[Stored items]
########################################

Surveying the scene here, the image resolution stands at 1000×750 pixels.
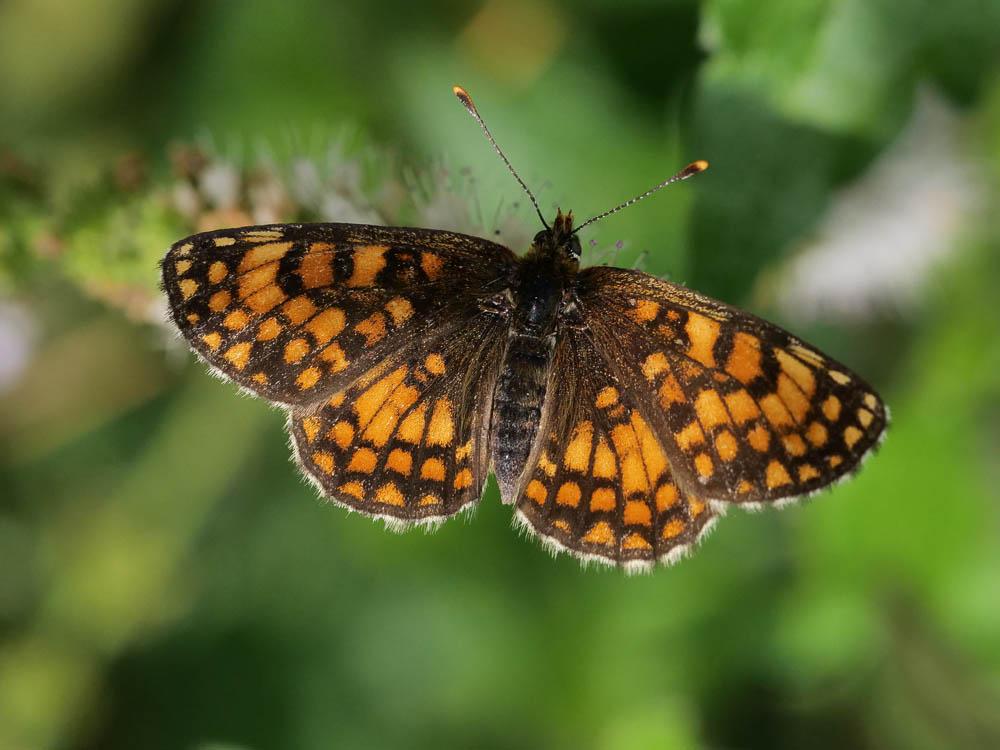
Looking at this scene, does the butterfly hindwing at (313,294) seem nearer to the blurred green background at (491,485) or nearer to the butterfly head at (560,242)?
the butterfly head at (560,242)

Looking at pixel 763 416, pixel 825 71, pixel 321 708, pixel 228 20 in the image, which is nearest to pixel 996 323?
pixel 825 71

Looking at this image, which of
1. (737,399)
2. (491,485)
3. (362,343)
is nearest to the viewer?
(737,399)

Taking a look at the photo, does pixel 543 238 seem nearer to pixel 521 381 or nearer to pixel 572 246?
pixel 572 246

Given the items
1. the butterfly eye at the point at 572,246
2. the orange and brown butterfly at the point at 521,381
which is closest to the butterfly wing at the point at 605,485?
the orange and brown butterfly at the point at 521,381

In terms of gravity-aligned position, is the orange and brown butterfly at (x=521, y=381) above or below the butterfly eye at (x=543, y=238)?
below

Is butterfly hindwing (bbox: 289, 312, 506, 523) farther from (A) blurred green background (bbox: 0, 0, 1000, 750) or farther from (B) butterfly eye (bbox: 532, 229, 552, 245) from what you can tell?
(A) blurred green background (bbox: 0, 0, 1000, 750)

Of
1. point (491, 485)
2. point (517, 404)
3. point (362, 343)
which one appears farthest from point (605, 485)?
point (491, 485)
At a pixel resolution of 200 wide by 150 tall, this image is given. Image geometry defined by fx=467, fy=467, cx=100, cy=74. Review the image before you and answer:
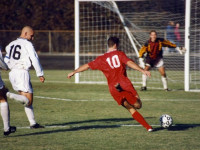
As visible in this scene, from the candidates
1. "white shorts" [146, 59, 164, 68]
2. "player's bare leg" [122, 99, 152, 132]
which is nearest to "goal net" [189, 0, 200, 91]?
"white shorts" [146, 59, 164, 68]

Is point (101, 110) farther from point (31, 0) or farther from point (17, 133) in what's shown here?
point (31, 0)

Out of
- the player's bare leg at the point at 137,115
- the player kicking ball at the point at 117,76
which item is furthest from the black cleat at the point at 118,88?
the player's bare leg at the point at 137,115

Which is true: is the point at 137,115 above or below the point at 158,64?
below

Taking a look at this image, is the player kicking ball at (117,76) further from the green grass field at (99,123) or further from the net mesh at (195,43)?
the net mesh at (195,43)

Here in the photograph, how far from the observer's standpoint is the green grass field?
293 inches

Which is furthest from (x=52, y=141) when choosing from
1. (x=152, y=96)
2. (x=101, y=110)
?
(x=152, y=96)

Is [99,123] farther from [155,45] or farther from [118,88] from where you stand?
[155,45]

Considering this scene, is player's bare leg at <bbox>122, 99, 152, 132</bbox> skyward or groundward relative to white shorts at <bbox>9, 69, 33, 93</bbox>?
groundward

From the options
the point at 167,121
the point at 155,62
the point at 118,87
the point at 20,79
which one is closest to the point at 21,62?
the point at 20,79

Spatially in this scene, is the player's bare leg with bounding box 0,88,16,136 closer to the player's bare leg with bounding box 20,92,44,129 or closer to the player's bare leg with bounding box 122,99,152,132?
the player's bare leg with bounding box 20,92,44,129

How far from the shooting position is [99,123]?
31.0 ft

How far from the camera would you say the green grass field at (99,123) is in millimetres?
7449

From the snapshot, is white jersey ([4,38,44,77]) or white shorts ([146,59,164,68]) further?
white shorts ([146,59,164,68])

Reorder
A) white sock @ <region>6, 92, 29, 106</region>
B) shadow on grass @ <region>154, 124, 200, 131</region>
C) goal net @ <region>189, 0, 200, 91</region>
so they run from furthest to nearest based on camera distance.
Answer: goal net @ <region>189, 0, 200, 91</region> → shadow on grass @ <region>154, 124, 200, 131</region> → white sock @ <region>6, 92, 29, 106</region>
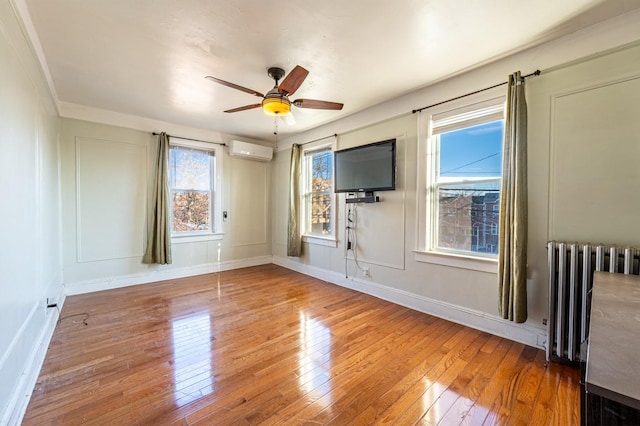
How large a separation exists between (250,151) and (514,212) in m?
4.34

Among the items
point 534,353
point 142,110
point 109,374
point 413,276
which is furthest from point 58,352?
point 534,353

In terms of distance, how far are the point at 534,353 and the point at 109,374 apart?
3.41m

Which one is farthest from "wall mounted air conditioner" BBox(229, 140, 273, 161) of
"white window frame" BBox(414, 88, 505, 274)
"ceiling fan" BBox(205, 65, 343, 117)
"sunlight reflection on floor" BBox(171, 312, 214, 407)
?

########################################

*The request*. Return all of the lines above verbatim, leaving out the pictures.

*Problem solution*.
Surveying the scene here, the image resolution stands at 1000×750 pixels.
Looking at this scene, does the butterfly hindwing at (313,294) seem nearer to the blurred green background at (491,485) or nearer to the butterfly head at (560,242)?
the butterfly head at (560,242)

Looking at pixel 763 416, pixel 825 71, pixel 321 708, pixel 228 20 in the image, which is nearest to pixel 996 323?
pixel 825 71

Looking at this image, which of
1. (737,399)
2. (491,485)
3. (362,343)
is nearest to the viewer?
(737,399)

Taking a look at the photo, does pixel 543 238 seem nearer to pixel 521 381 or nearer to pixel 572 246?
pixel 572 246

Given the items
1. the butterfly eye at the point at 572,246
2. the orange and brown butterfly at the point at 521,381
which is closest to the butterfly wing at the point at 605,485?
the orange and brown butterfly at the point at 521,381

In terms of gravity-aligned position, is the orange and brown butterfly at (x=521, y=381) above or below the butterfly eye at (x=543, y=238)?
below

Is butterfly hindwing (bbox: 289, 312, 506, 523) farther from (A) blurred green background (bbox: 0, 0, 1000, 750) or farther from (B) butterfly eye (bbox: 532, 229, 552, 245) from what you can tell?
(A) blurred green background (bbox: 0, 0, 1000, 750)

Of
1. point (491, 485)
2. point (517, 404)
3. point (362, 343)
which one appears farthest from point (605, 485)?
point (491, 485)
At a pixel resolution of 200 wide by 150 tall, this image is given. Image geometry defined by fx=467, fy=467, cx=100, cy=74. Review the image before you and answer:
As visible in this scene, from the candidates
1. "white shorts" [146, 59, 164, 68]
2. "player's bare leg" [122, 99, 152, 132]
which is nearest to "goal net" [189, 0, 200, 91]?
"white shorts" [146, 59, 164, 68]

Is point (101, 110) farther from point (31, 0) or farther from point (17, 133) in what's shown here?
point (31, 0)

Out of
- the player's bare leg at the point at 137,115
- the player kicking ball at the point at 117,76
which item is furthest from the black cleat at the point at 118,88?
the player's bare leg at the point at 137,115

Which is true: is the point at 137,115 above or below the point at 158,64?
below

Taking a look at this image, is the player kicking ball at (117,76) further from the green grass field at (99,123) or further from the net mesh at (195,43)?
the net mesh at (195,43)

Here in the photograph, how far from the observer's standpoint is the green grass field?
293 inches

Which is furthest from (x=52, y=141) when choosing from
1. (x=152, y=96)
2. (x=101, y=110)
?
(x=152, y=96)

Is [99,123] farther from [155,45] or farther from [118,88] from where you stand?
[155,45]

Considering this scene, is player's bare leg at <bbox>122, 99, 152, 132</bbox> skyward or groundward relative to white shorts at <bbox>9, 69, 33, 93</bbox>?
groundward

From the options
the point at 167,121
the point at 155,62
the point at 118,87
the point at 20,79
which one is closest to the point at 21,62?
the point at 20,79

Spatially in this scene, is the player's bare leg with bounding box 0,88,16,136 closer to the player's bare leg with bounding box 20,92,44,129 or closer to the player's bare leg with bounding box 122,99,152,132?
the player's bare leg with bounding box 20,92,44,129

How far from the shooting position is [99,123]?
31.0 ft

How far from the camera would you say the green grass field at (99,123) is in millimetres?
7449

From the snapshot, is white jersey ([4,38,44,77]) or white shorts ([146,59,164,68]) further?
white shorts ([146,59,164,68])

Reorder
A) white sock @ <region>6, 92, 29, 106</region>
B) shadow on grass @ <region>154, 124, 200, 131</region>
C) goal net @ <region>189, 0, 200, 91</region>
so they run from furthest to nearest based on camera distance.
Answer: goal net @ <region>189, 0, 200, 91</region> → shadow on grass @ <region>154, 124, 200, 131</region> → white sock @ <region>6, 92, 29, 106</region>
How large a separation exists between (250,151) and (514,212) in m?
4.34

Among the items
point 534,353
point 142,110
point 109,374
point 413,276
which is furthest from point 58,352?
point 534,353

In terms of distance, how far are the point at 534,353 and the point at 109,374 apart?
3.41m

Which one is farthest from "wall mounted air conditioner" BBox(229, 140, 273, 161) of
"white window frame" BBox(414, 88, 505, 274)
"ceiling fan" BBox(205, 65, 343, 117)
"sunlight reflection on floor" BBox(171, 312, 214, 407)
?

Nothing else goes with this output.